UMD Scientist Awarded NIH Grant to Advance Research on Rare Form of Muscular Dystrophy

Cell Biology and Molecular Genetics Professor Kan Cao’s newly funded research builds on her progeria research to tackle another devastating pediatric disease. 

University of Maryland Cell Biology and Molecular Genetics Professor Kan Cao has received an Exploratory/Developmental Research Grant (R21) from the National Institutes of Health (NIH) and the Eunice Kennedy Shriver National Institute of Child Health and Human Development (NICHD) to investigate the causes of LMNA-related congenital muscular dystrophy (L-CMD), a rare and devastating childhood disease with no approved treatments. The two-year award will support research aimed at uncovering disease mechanisms and laying the groundwork for future therapies.  

Microscope image of a blue oval on a black background with a white scale in the bottom-right corner. The edge of the oval are red and green.
Confocal microscopy of the nucleus of a fibroblast cell isolated from an L-CMD patient shows lamin A/C in green, lamin B1 in red, and the nucelus in blue. Credit: Catherine Harvey

“Families living with rare diseases face enormous challenges every day,” Cao said. “We're grateful for the opportunity to help answer fundamental biological questions that may ultimately improve patients' lives.” 

L-CMD is a rare genetic disease that has no existing treatments. It causes severe muscle weakening and wasting in childhood. Many affected children are unable to sit up, crawl or walk independently, and the disease fatally deteriorates the heart. Little is known about the biology underlying L-CMD, and there’s virtually no existing research on treatments, Cao said. 

Cao’s new research will determine how a genetic mutation called R249W, which is linked to one-fourth of all L-CMD cases, affects muscle biology to cause disease. This mutation alters a gene called LMNA that encodes proteins called lamin A/C, which maintain the structure of the cell’s nucleus, coordinate the cell cycle, regulate genes and repair DNA. R249W-mutated cells are more oval-shaped, with lamins densely packed toward the ends, per Cao’s preliminary research, which was funded by the L-CMD Research Foundation—a group co-founded by Hannah Lowe (B.S. ’05, finance; B.A. ’05, French), whose son, Austin, was diagnosed with L-CMD when he was 5 months old.

Cao's laboratory, a leading research group in lamin biology, is uniquely positioned to pioneer L-CMD research because it has spent more than 20 years investigating progeria, a rare premature aging disease that is caused by mutations in the LMNA gene. 

“The L-CMD Research Foundation gave us a small amount of seed money to get the project started,” said Catherine Harvey, a biological sciences Ph.D. student in Cao’s research group who led the preliminary studies. “We were just using the limited resources we could find in the lab to push the research forward.”

Now, with support from the NIH, Cao’s lab will study how R249W-related structural changes to the nucleus affect muscle function, muscle development, and lamin’s ability to bind to proteins and DNA. Collaborating with computational structural biology expert Brian Pierce, an associate professor in the Department of Cell Biology and Molecular Genetics with a joint appointment in the Institute for Bioscience and Biotechnology Research, Cao will also use artificial intelligence-driven modeling to test how the R249W mutation affects lamin’s structure and stability. 

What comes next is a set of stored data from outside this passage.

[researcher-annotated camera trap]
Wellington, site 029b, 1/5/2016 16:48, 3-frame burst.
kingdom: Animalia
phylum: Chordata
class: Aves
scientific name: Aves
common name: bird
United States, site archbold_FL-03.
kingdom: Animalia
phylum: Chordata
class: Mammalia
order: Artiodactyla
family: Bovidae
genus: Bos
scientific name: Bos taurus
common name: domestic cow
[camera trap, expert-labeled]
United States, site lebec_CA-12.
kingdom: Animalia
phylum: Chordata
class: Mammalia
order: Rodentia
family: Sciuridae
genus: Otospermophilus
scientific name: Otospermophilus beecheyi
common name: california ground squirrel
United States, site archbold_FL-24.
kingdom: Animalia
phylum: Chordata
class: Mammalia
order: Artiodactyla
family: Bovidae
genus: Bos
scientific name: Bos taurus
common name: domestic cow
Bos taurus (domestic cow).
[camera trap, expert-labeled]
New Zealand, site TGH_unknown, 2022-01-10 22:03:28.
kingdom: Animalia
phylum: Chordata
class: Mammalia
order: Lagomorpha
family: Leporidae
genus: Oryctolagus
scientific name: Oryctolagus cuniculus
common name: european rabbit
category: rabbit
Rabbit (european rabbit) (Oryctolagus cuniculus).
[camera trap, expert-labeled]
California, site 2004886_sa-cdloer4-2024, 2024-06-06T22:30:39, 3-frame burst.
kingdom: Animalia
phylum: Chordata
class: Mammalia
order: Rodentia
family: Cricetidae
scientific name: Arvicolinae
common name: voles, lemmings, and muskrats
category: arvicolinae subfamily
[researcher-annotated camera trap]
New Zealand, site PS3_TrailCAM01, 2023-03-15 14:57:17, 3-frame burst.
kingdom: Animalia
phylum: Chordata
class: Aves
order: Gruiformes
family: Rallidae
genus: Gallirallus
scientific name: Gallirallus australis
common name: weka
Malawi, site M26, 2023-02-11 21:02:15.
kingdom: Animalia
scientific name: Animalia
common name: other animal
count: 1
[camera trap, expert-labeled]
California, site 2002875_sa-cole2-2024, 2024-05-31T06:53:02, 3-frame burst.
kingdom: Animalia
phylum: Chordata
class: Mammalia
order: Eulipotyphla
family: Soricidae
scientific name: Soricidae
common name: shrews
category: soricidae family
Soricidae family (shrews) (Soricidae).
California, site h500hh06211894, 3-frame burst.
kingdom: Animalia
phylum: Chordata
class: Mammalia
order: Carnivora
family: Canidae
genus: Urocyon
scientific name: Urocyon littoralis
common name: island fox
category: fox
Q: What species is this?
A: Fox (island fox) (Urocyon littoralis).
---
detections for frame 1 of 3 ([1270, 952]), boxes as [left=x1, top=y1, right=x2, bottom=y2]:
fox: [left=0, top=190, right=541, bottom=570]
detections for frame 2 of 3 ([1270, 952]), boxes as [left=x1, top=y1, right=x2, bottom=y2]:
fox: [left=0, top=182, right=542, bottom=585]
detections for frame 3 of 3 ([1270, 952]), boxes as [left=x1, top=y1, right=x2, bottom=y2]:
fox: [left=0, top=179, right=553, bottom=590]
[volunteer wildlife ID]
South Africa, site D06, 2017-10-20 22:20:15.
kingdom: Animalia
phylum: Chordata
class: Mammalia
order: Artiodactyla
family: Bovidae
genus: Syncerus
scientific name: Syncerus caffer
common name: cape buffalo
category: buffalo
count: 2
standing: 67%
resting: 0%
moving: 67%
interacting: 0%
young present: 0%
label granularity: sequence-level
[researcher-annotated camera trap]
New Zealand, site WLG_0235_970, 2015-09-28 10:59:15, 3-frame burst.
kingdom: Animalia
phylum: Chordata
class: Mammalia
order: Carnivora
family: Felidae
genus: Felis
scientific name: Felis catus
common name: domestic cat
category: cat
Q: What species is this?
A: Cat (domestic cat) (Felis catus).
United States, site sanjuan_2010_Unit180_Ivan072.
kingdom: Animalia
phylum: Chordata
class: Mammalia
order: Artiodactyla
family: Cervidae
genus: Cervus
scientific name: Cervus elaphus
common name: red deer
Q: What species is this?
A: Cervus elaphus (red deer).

The ultimate goal is to develop treatments for L-CMD. So, Cao and her collaborators will test whether the R249W mutation can be corrected using gene editing to restore cells to their healthy states in cell cultures. She will use a method called adenine base editing, a recently developed gene-editing technique that is similar to CRISPR-Cas9 but less error-prone. This approach mirrors Cao’s prior research, which showed in animal models that adenine base editing could be used to treat Hutchinson-Gilford Progeria Syndrome

As with her work on progeria, which unexpectedly led her to found a healthy-skin-aging company, Cao believes the L-CMD research will yield biological and therapeutic insights far beyond the rare muscle disease.

“After 20 years of researching progeria, I learned that studying rare diseases can teach us so much more in terms of normal human aging, cardiovascular disease and even neurological disease,” she said. “Nobody knows much about L-CMD yet, but I think the same will be true here, too.”